Credentials and configuration

  • Set API keys as environment variables (inferred from configured providers):
    • OPENAI_API_KEY, ANTHROPIC_API_KEY, GEMINI_API_KEY
  • Optional environment variables:
    • PROTORUBRIC_LOG_LEVEL (default: ERROR)
    • PROTORUBRIC_INVALIDATE_CACHE (set to True to bypass the on-disk cache)
  • Rate limits and available providers/models come from rate_limits.yaml.
  • Token-aware rate limits are enforced per rate_limits.yaml with the llm-rate-limiter package. See LLM Rate Limiter.

Quick Start

Define a rubric

Create a rubric file, either in YAML or code, describing scoring, evaluators, aggregators, and requirements. Example in assets/examples/example_configs/test_rubric.yaml or scripts/healthbench/healthbench_to_open_rubric_utils.py.

You can also create a rubric in code:

Style-guide Rubric example Construct a rubric for grading a response based on grammar and tone.
from protorubric.configs.evaluating import ModelEvaluatorConfig
from protorubric.configs.query import QueryConfig
from protorubric.configs.requirement import RequirementConfig
from protorubric.configs.aggregating import WeightedAverageAggregatingConfig
from protorubric.rubric import Rubric

llm_judge = ModelEvaluatorConfig(model="gpt-4o", provider="openai")

grammar_requirement = RequirementConfig(
   name="grammar",
   query=QueryConfig(instruction="Is the response grammatically correct?", scoring_config="binary"),
   evaluator=llm_judge,
)

tone_requirement = RequirementConfig(
   name="tone",
   query=QueryConfig(instruction="What tone does the response have?", scoring_config="unit_scalar"),
   evaluator=llm_judge,
)

overall_score_requirement = RequirementConfig(
   name="overall_score",
   aggregator=WeightedAverageAggregatingConfig(weights=[0.9, 0.1]),
   dependency_names=["grammar", "tone"],
)

rubric = Rubric(requirements=[grammar_requirement, tone_requirement, overall_score_requirement])
Job Rubric example

Construct a rubric for determining whether the valuation of Scale AI is over 25 billion dollars.

from protorubric.configs.evaluating import ModelEvaluatorConfig, PassThroughEvaluatorConfig
from protorubric.configs.query import QueryConfig, NullQueryConfig
from protorubric.configs.requirement import RequirementConfig
from protorubric.configs.aggregating import AllAggregatingConfig, LLMAggregatingConfig
from protorubric.rubric import Rubric

llm_judge = ModelEvaluatorConfig(model="gpt-4o", provider="openai")

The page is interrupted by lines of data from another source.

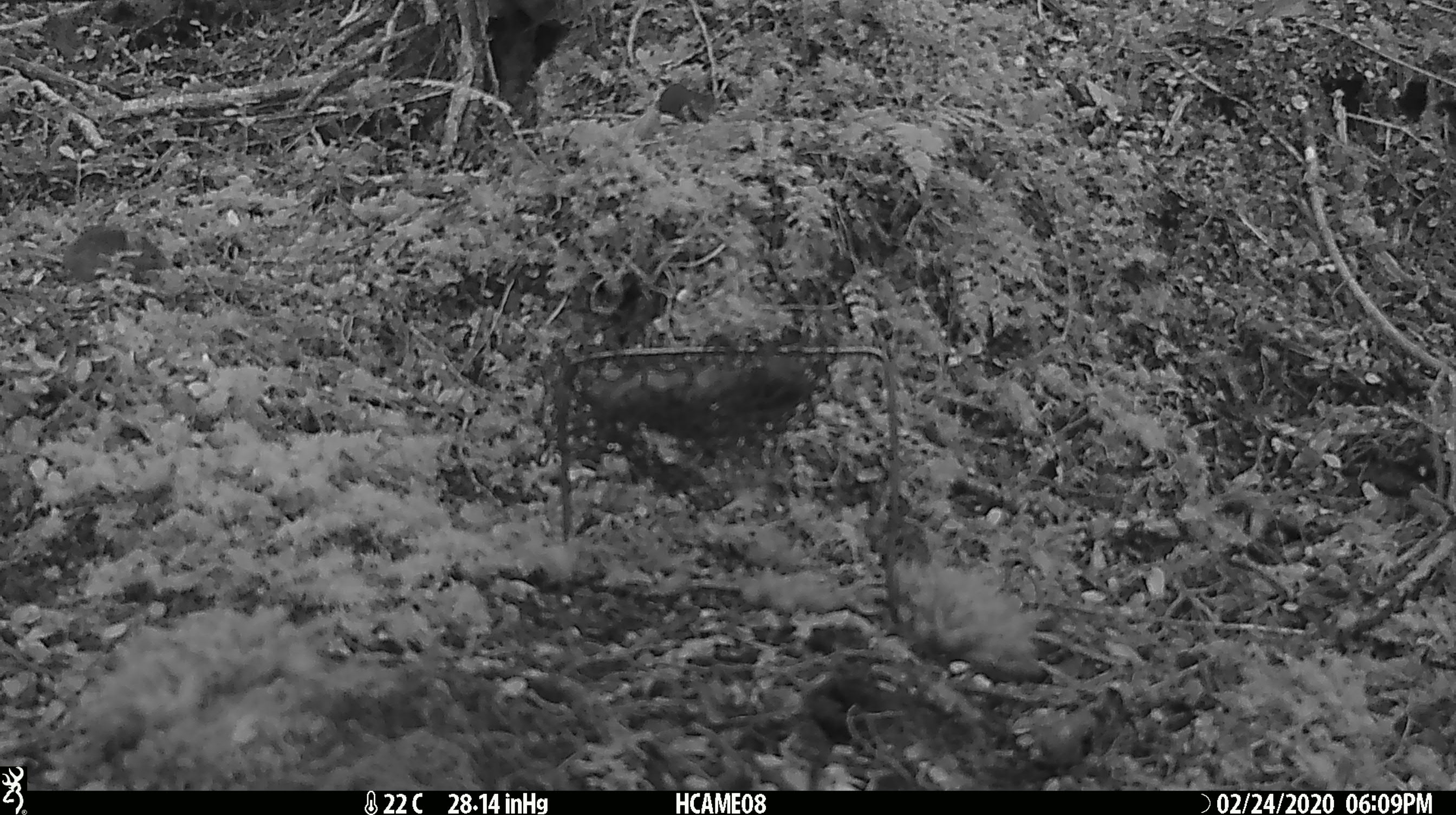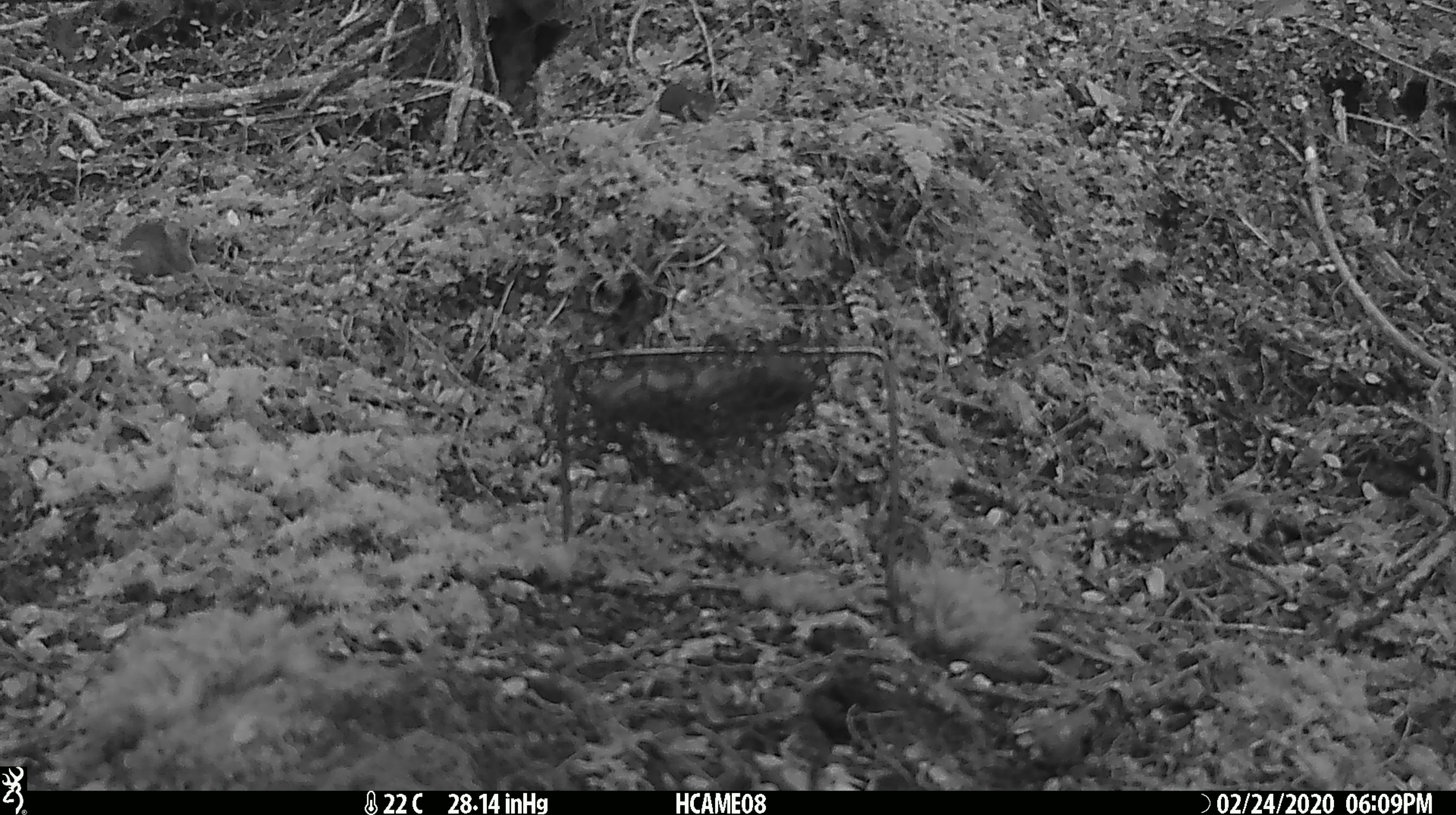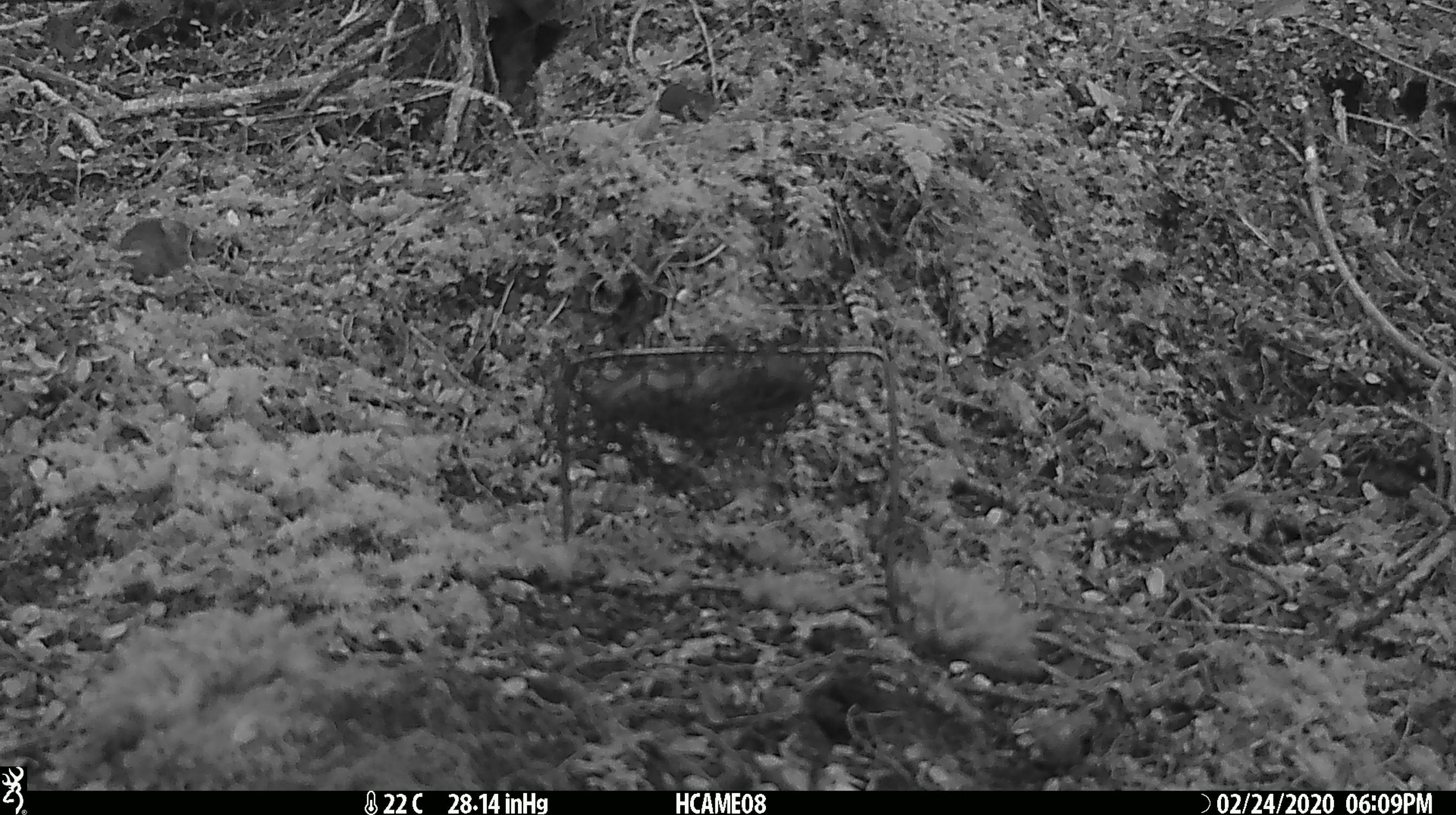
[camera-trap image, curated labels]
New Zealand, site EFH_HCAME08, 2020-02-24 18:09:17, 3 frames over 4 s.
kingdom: Animalia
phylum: Chordata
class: Mammalia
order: Rodentia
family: Muridae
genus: Mus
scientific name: Mus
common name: mouse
Mouse (Mus).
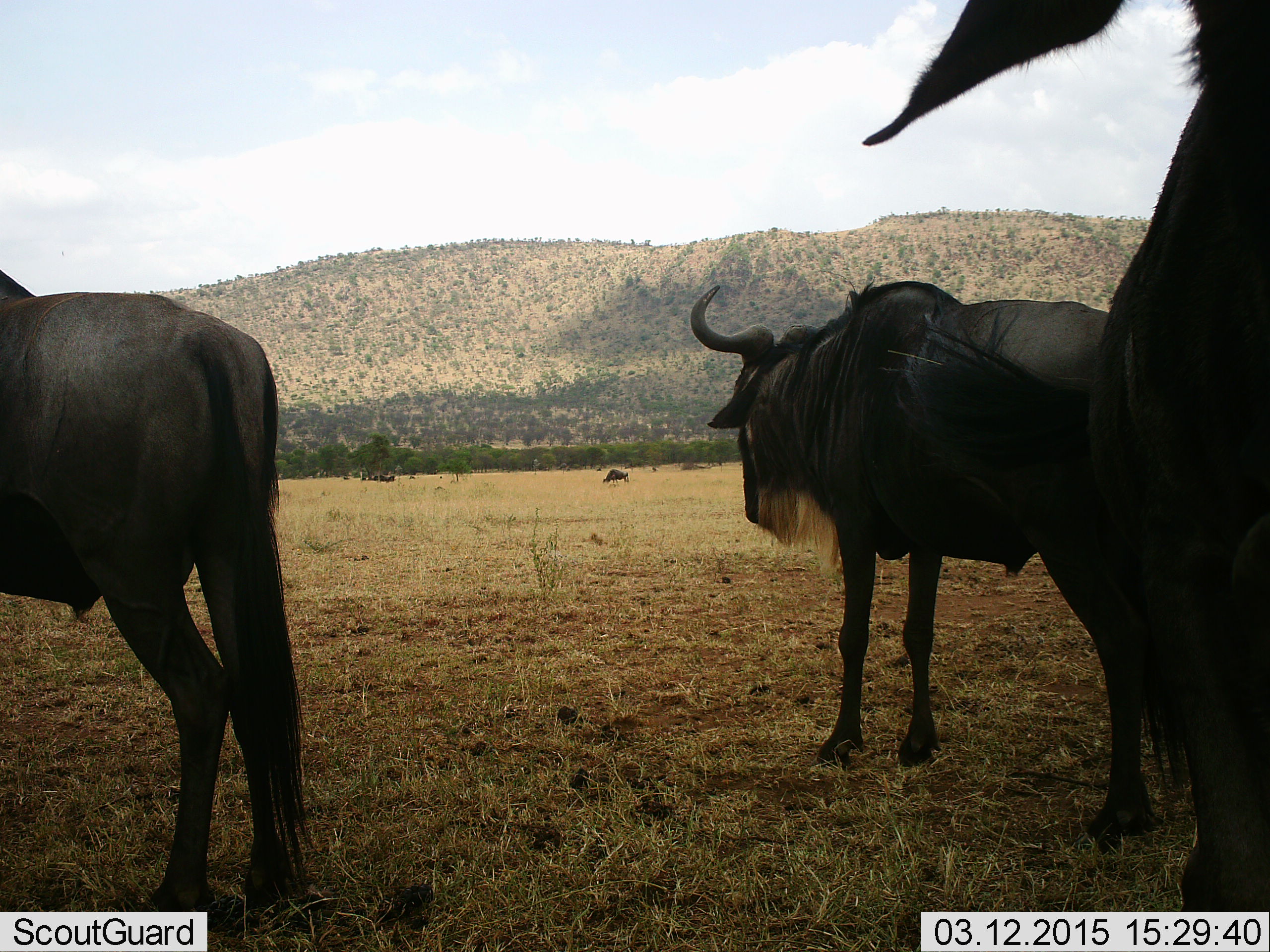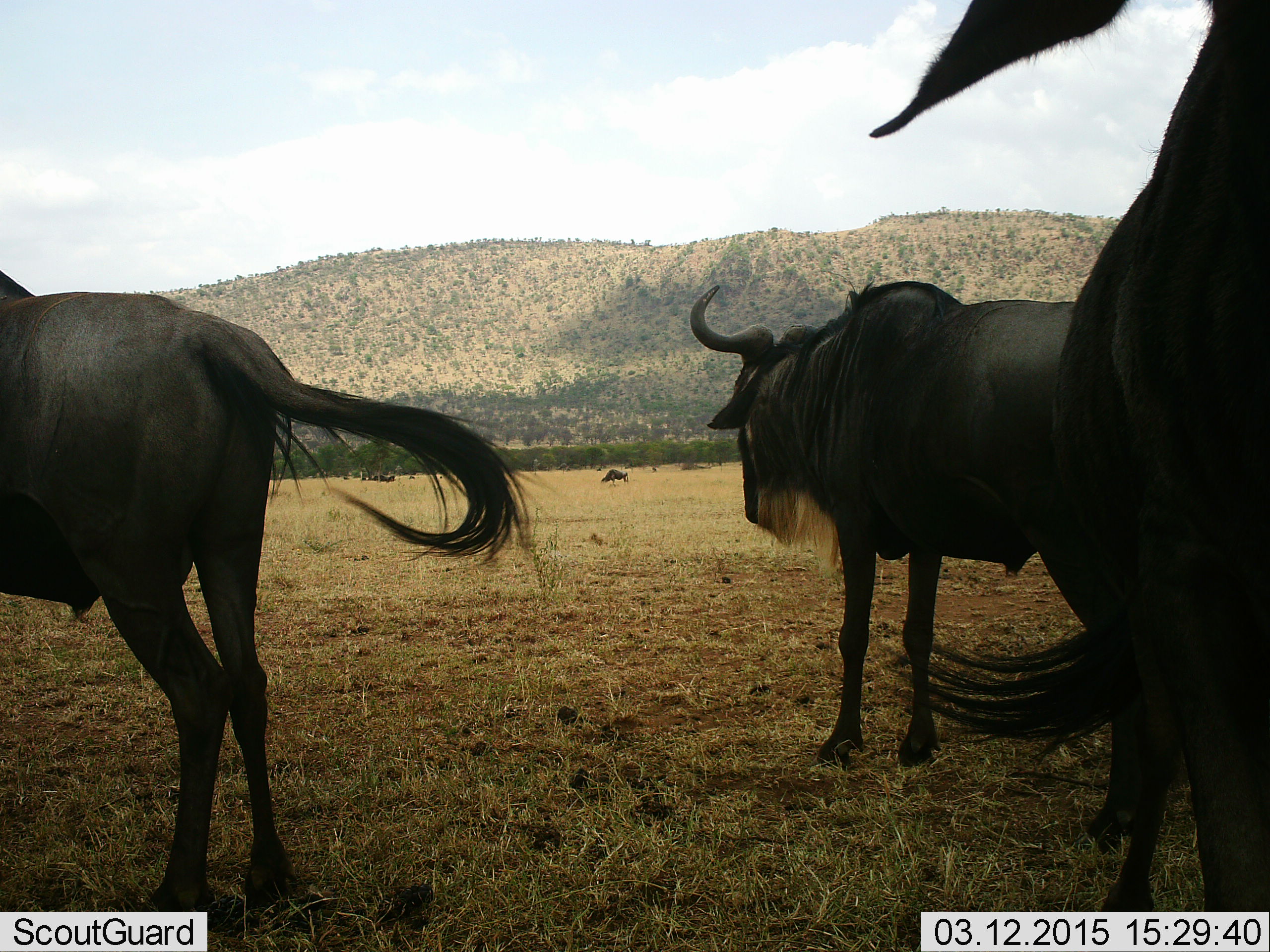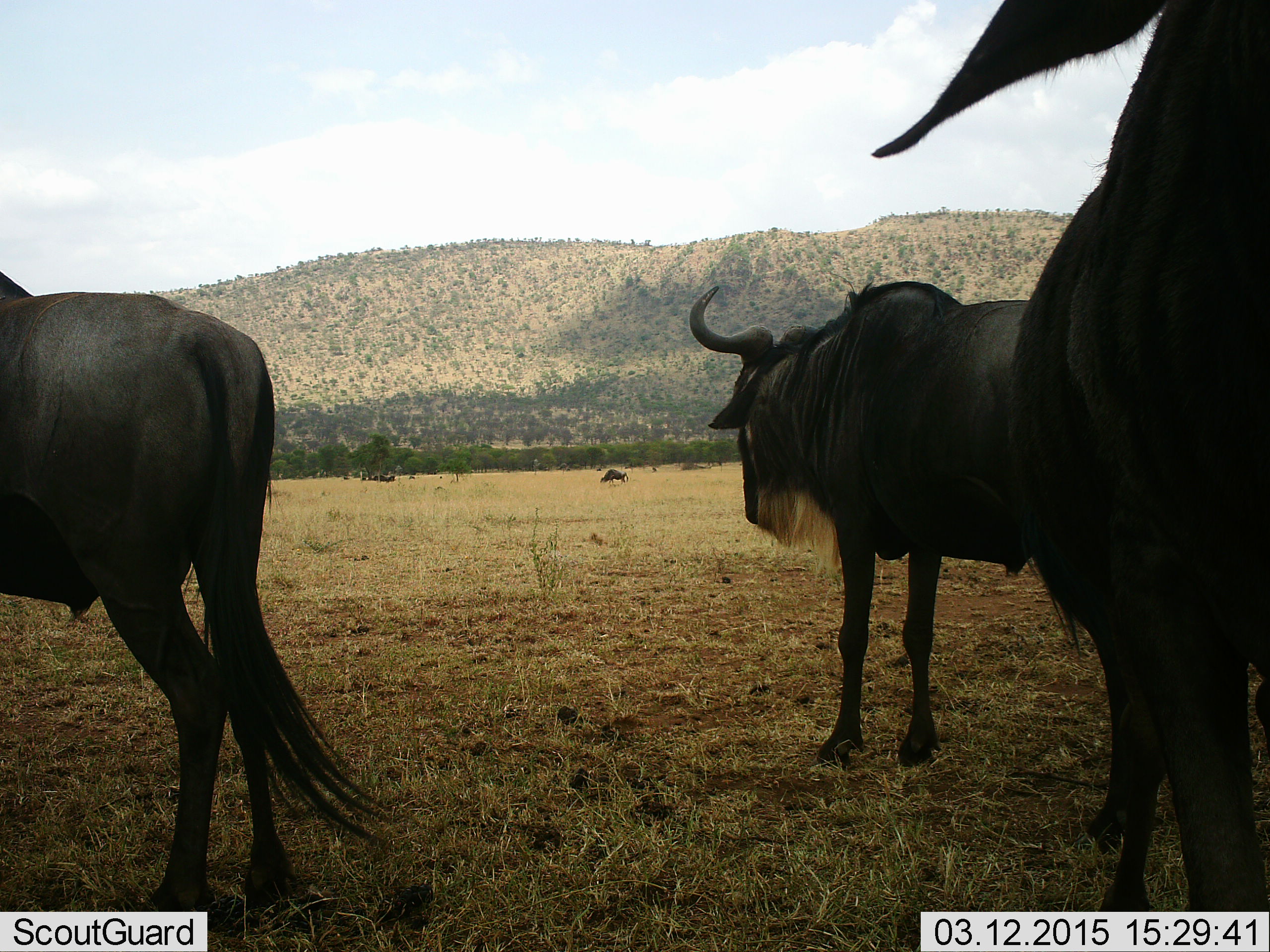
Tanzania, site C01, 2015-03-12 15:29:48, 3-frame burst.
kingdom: Animalia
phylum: Chordata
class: Mammalia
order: Artiodactyla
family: Bovidae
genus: Connochaetes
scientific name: Connochaetes taurinus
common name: blue wildebeest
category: wildebeest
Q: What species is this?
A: Wildebeest (blue wildebeest) (Connochaetes taurinus).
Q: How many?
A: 4.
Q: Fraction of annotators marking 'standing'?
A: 100%.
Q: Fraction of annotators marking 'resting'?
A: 0%.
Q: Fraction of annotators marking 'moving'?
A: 30%.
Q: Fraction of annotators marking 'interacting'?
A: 0%.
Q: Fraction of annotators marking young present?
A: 0%.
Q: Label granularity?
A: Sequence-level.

research_requirement = RequirementConfig(
   name="research",
   query=QueryConfig(instruction="research the company", scoring_config="free_text"),
   evaluator=llm_judge,
)
arr_requirement = RequirementConfig(
   name="arr",
   query=QueryConfig(instruction="determine the ARR of the company", scoring_config="free_text"),
   evaluator=llm_judge,
   dependency_names=["research"],
)
arr_multiples_requirement = RequirementConfig(
   name="arr_multiples",
   query=QueryConfig(instruction="determine ARR multiples of similar companies", scoring_config="free_text"),
   evaluator=llm_judge,
   dependency_names=["research"],
)
valuation_requirement = RequirementConfig(
   name="valuation",
   query=QueryConfig(instruction="determine the valuation of the company", scoring_config="free_text"),
   evaluator=llm_judge,
   dependency_names=["arr", "arr_multiples"],
)

# Aggregate boolean conclusion using dependent results
bool_final = RequirementConfig(
   name="is_over_25b",
   query=NullQueryConfig(),
   dependency_names=["valuation"],
   evaluator=PassThroughEvaluatorConfig(),
   aggregator=AllAggregatingConfig(),
)

# Free-text explanation combining dependent results
default_summary_prompt = (
   "Summarize the available information and conclude in one sentence."
)
text_final = RequirementConfig(
   name="explanation",
   query=NullQueryConfig(),
   dependency_names=["valuation", "arr", "arr_multiples", "research"],
   evaluator=PassThroughEvaluatorConfig(),
   aggregator=LLMAggregatingConfig(model="gpt-4o", aggregation_prompt=default_summary_prompt),
)

rubric = Rubric(requirements=[
   research_requirement, arr_requirement, arr_multiples_requirement,
   valuation_requirement, bool_final, text_final
])

Evaluate a rubric

Rubrics take in an a "input" object, which is typically a conversation between a user and an assistant or a blob of text. The rubric will then evaluate the input based on the requirements in the rubric. We conduct evaluation asynchronously by determining a topological ordering of the requirements and evaluating them in order. This enables us to finish the evaluation in the shortest amount of time according to the critical path. For example, the dependency graph for a given rubric may look like this:

{a: [], b: [], c:[a], d:[a,b], e:[c, d]}

Instead of evaluating the requirements one-by-one, we can conduct a topological level-finding sort and then evaluate the requirements asynchronously according to the critical path, such as the following:

Level 0: a, b
Level 1: c, d
Level 2: e

This makes evaluation significantly faster, as we can evaluate the requirements in parallel, especially for large rubrics that are much wider than they are deep.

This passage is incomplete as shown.